═══ ÜBUNGSTEXT

Auch deshalb ist der ehemalige Polizist Pastor geworden. Der vierfache Vater wollte die Jugendlichen nicht mehr verhaften, sondern in die Verantwortung nehmen – mit Hilfe der Gemeinde:
"Ich bin voller Hoffnung, dass sich etwas ändern wird. Jetzt geht es darum, dass wir alle zusammenarbeiten, dass wir uns systematisch darum bemühen, das Blatt zu wenden."
Auf politischer Ebene hat sich das Blatt bereits gewendet. Bei der Bürgermeisterwahl im November ist Ann Johnston abgewählt worden. Mit einem deutlichen Ergebnis. Denn für viele ist die 70-Jährige das Gesicht der Krise. Ann Johnston kann es den Wählern nicht einmal verdenken.
"Die Leute wollen Ergebnisse sehen. Sie wollen, dass sich sofort etwas ändert. Auch ich hätte nichts lieber gewollt. Aber es kommt eben auf die Wirtschaft an. Und der Wirtschaft geht es schlecht, vor allem hier, mitten in Kalifornien."
Gerade deshalb sei es richtig gewesen, Insolvenz anzumelden – denn weitere Ein-schnitte und Stellenstreichungen wollte Ann Johnston niemandem mehr zumuten. Ihr Nachfolger Anthony Silva glaubt dagegen nicht, dass der Insolvenzantrag nötig gewesen wäre.
"Viele Antworten auf die Krise finden sich bei uns, in Stockton. Es gibt hier eine Reihe von Unternehmern, die erlebt haben, wie schwierig es ist, die Löhne zu zahlen. Die harte Entscheidungen treffen mussten. Und die ihren Unternehmen trotzdem die Pleite erspart haben."

══════
═══ DATEN

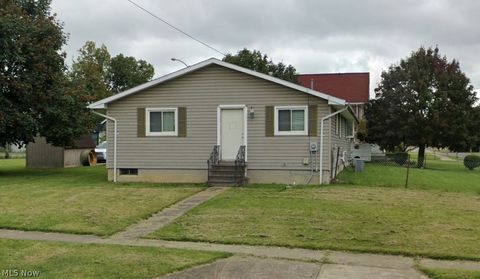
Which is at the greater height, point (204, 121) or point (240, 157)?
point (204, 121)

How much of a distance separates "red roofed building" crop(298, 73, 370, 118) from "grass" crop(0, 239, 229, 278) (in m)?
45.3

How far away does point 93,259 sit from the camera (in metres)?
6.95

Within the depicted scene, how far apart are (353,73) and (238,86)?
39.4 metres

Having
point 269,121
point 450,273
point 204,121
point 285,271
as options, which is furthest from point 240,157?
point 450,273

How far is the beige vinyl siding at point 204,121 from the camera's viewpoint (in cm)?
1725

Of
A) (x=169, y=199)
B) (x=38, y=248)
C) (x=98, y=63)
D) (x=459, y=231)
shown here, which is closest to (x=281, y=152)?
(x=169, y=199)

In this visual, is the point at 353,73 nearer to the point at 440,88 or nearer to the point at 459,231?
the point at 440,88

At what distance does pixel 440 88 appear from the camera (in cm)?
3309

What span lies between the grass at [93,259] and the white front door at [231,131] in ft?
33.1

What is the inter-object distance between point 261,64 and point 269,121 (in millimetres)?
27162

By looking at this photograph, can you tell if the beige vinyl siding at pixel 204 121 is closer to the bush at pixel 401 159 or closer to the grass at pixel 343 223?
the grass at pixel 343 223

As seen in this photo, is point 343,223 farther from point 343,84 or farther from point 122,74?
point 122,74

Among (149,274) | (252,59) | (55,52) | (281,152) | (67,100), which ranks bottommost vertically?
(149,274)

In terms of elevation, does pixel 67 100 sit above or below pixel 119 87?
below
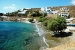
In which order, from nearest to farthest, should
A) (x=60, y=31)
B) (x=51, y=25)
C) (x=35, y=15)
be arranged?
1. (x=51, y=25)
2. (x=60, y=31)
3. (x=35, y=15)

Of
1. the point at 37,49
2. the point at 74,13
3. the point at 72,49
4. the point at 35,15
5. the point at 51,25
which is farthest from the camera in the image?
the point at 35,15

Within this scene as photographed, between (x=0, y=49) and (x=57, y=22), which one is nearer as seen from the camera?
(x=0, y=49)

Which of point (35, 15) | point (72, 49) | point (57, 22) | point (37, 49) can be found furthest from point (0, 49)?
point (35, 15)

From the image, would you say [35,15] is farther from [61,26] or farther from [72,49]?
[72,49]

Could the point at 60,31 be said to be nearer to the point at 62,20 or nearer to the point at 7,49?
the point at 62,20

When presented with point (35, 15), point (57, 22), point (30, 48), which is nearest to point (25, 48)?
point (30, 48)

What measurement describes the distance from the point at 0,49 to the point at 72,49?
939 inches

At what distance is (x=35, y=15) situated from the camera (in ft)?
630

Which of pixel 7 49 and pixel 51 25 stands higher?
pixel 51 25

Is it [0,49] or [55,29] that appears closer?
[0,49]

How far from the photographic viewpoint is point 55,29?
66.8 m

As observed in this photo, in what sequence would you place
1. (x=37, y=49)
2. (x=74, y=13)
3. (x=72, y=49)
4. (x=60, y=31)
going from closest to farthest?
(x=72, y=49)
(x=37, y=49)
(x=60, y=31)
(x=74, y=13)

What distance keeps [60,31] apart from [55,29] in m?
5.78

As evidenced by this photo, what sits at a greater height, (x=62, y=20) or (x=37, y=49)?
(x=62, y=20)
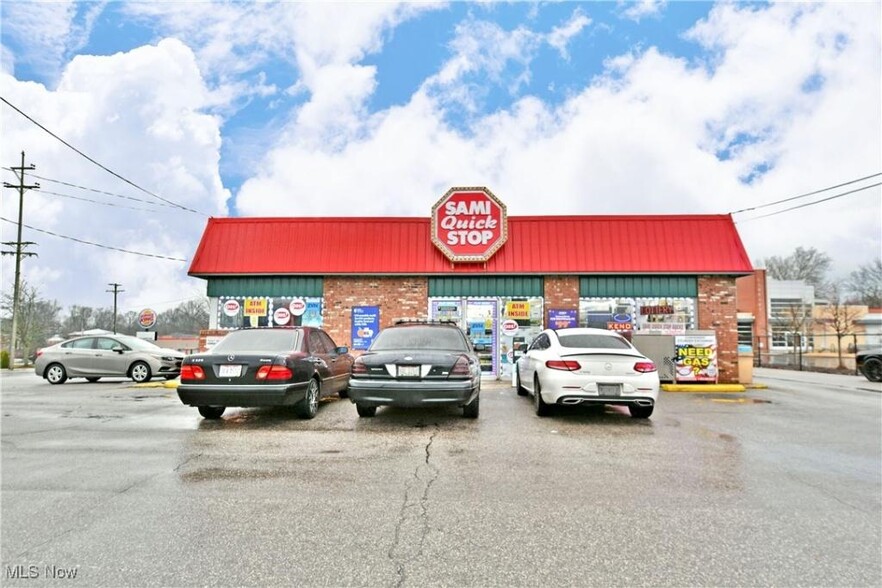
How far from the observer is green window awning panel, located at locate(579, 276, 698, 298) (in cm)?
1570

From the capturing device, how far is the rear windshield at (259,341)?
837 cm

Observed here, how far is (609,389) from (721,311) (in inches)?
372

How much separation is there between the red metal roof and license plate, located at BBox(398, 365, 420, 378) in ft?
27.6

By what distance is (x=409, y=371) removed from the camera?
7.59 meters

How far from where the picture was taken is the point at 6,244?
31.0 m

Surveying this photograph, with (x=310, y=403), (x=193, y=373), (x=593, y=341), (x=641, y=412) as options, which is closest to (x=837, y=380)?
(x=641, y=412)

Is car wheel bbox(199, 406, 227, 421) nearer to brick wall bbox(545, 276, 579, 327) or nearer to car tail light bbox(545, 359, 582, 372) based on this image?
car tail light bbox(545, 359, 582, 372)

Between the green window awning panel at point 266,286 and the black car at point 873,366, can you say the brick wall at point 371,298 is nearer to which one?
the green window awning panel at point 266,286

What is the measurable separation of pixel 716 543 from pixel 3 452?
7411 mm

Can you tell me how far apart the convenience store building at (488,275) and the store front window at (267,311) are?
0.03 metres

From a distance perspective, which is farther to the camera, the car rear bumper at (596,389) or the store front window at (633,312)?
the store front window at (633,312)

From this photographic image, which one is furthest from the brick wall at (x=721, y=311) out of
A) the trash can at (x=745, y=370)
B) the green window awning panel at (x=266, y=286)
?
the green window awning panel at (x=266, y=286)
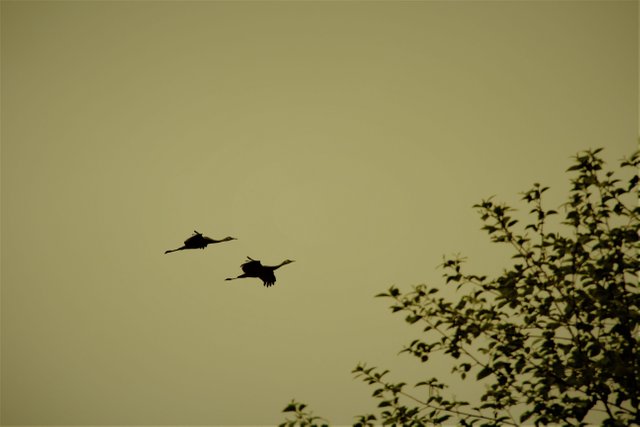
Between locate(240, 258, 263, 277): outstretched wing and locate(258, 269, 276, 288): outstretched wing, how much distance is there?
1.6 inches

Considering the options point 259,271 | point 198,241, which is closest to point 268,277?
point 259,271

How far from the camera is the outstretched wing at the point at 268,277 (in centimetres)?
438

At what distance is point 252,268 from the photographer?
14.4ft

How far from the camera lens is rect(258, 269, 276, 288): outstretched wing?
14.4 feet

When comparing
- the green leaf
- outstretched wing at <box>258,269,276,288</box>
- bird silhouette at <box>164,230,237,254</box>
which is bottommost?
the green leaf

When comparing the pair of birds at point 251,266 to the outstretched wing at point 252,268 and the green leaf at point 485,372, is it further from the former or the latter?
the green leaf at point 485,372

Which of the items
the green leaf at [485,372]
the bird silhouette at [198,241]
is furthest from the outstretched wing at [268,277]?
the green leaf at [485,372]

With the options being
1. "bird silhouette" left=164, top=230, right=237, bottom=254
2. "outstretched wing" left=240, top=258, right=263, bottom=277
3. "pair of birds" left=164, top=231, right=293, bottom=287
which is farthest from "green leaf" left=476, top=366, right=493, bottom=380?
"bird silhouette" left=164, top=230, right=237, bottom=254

══════

● ARBEITSAUFTRAG
Führen Sie den Übungstext über die Finanzkrise der Stadt Stockton im Anschluss an seinen letzten Satz fort.

● LÖSUNG
Auch die massiven Stellenstreichungen bei der Polizei hält der 38-Jährige für einen Fehler. Er hat Wahlkampf gemacht mit dem Versprechen, wieder mehr Polizisten einzustellen. Und damit die Bürgermeisterwahl im November gewonnen. Der Republikaner will dafür erst einmal auf sein Gehalt verzichten. Doch auch von den Bürgern fordert er Verzicht und will in der bankrotten Stadt die Steuern erhöhen. Denn von einem ist er überzeugt:
"Die Leute sind bereit, für ihren Schutz zu zahlen. Sie sind bereit, alles dafür zu tun, damit die Stadt wieder sicherer wird und wir uns nicht mehr schämen müssen zu sagen: Wir kommen aus Stockton. Wir wollen, dass Stockton wieder auf die Füße kommt und dass es wieder eine großartige amerikanische Stadt wird."
Anzeichen dafür, dass die Stadt die Krise bald überwunden haben wird, gibt es keine. Auch wenn schon als Erfolg vermeldet wird, dass die Arbeitslosigkeit gesunken ist, von 20 auf 16 Prozent. Ob die Menschen aber tatsächlich bereit sind, für ihre Sicherheit zu zahlen - Fernsehreporter Tim Daly hat Zweifel.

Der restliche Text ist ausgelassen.